Can I actually use FreeBSD sed() to change hex chars?
 
Came across this suggestion


but it seems to require bash's 'ANSI-C Quoting' mechanism, whatever that is...
 
Code:
echo -n '\x23' | dd of=/dev/da0
dd: /dev/da0: Invalid argument
Makes sense. You can only write one block at a time.

I'm trying to make some Linux code on FreeBSD.
Do you know what that code is trying to do? What is the goal here? I could try to decode it myself and make educated guesses, but it's easier if you tell me what you want to accomplish.

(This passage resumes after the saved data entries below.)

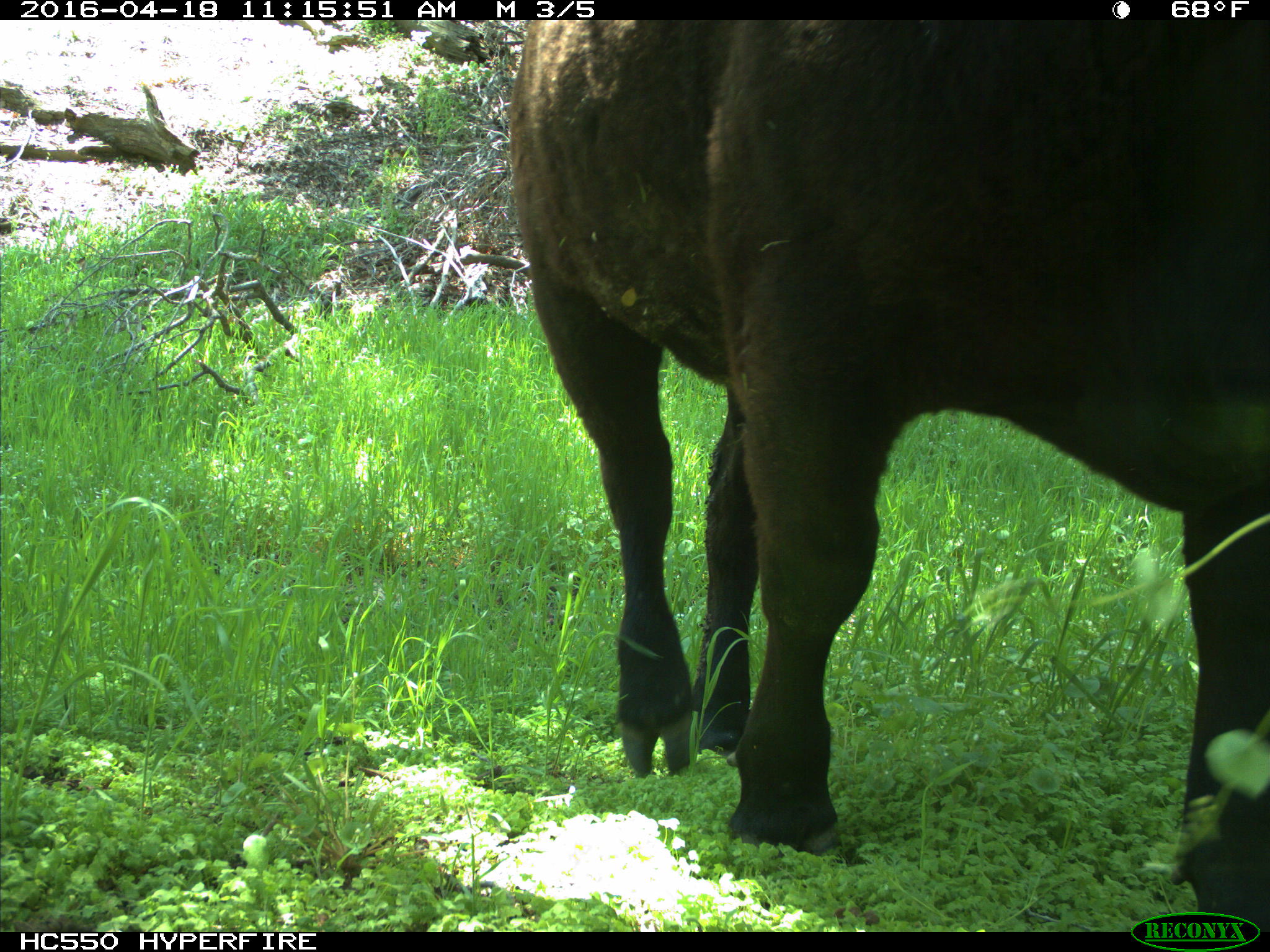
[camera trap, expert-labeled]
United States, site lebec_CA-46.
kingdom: Animalia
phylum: Chordata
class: Mammalia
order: Artiodactyla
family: Bovidae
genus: Bos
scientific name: Bos taurus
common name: domestic cow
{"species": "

Strangely I noticed that on FreeBSD bs=1 does not work. I needed to use bs=1B.
That changes the meaning of the dd statement. Except that if dd gets only a single byte on its input, even with bs=1B it will still write a short block, containing only one byte.
 
Code:
echo -n '\x23' | dd of=/dev/da0
dd: /dev/da0: Invalid argument

What shell are you using here?

That may work using bash's builtin echo (I don't use it, but I expect Ventoy does), but sh's echo -e doesn't do \x for hex strings. Try in sh(1):

$ echo -e "\0043\c" | hd
One byte result as ascii: |#|

Of course, far easier to use characters directly, given:

0x23 = \043 octal = '#' and
0x22 = \042 octal = |"| (doublequote)


I think consolidating these threads there would be good.
 
How do I copy a single character to a device?

This doesn't work:-

echo -n '\x22' | dd of=/dev/da0

Is this doable?
I'm a bit late to this thread and only want to comment on the use of "echo".
Using echo to produce characters other than human readable text is a bug waiting to happen. You enter the realm of SysV vs BSD madness when you use options such as echo -e or echo -n. That's why POSIX invented the printf(1) utility. It's available on BSD and Linux and Solaris and AIX and HP-UX and does exactly the same thing everywhere, while echo is a portability nightmare.
Please use printf '\x22\xAA\035%-10s!' "foo" for all your output needs and never look back.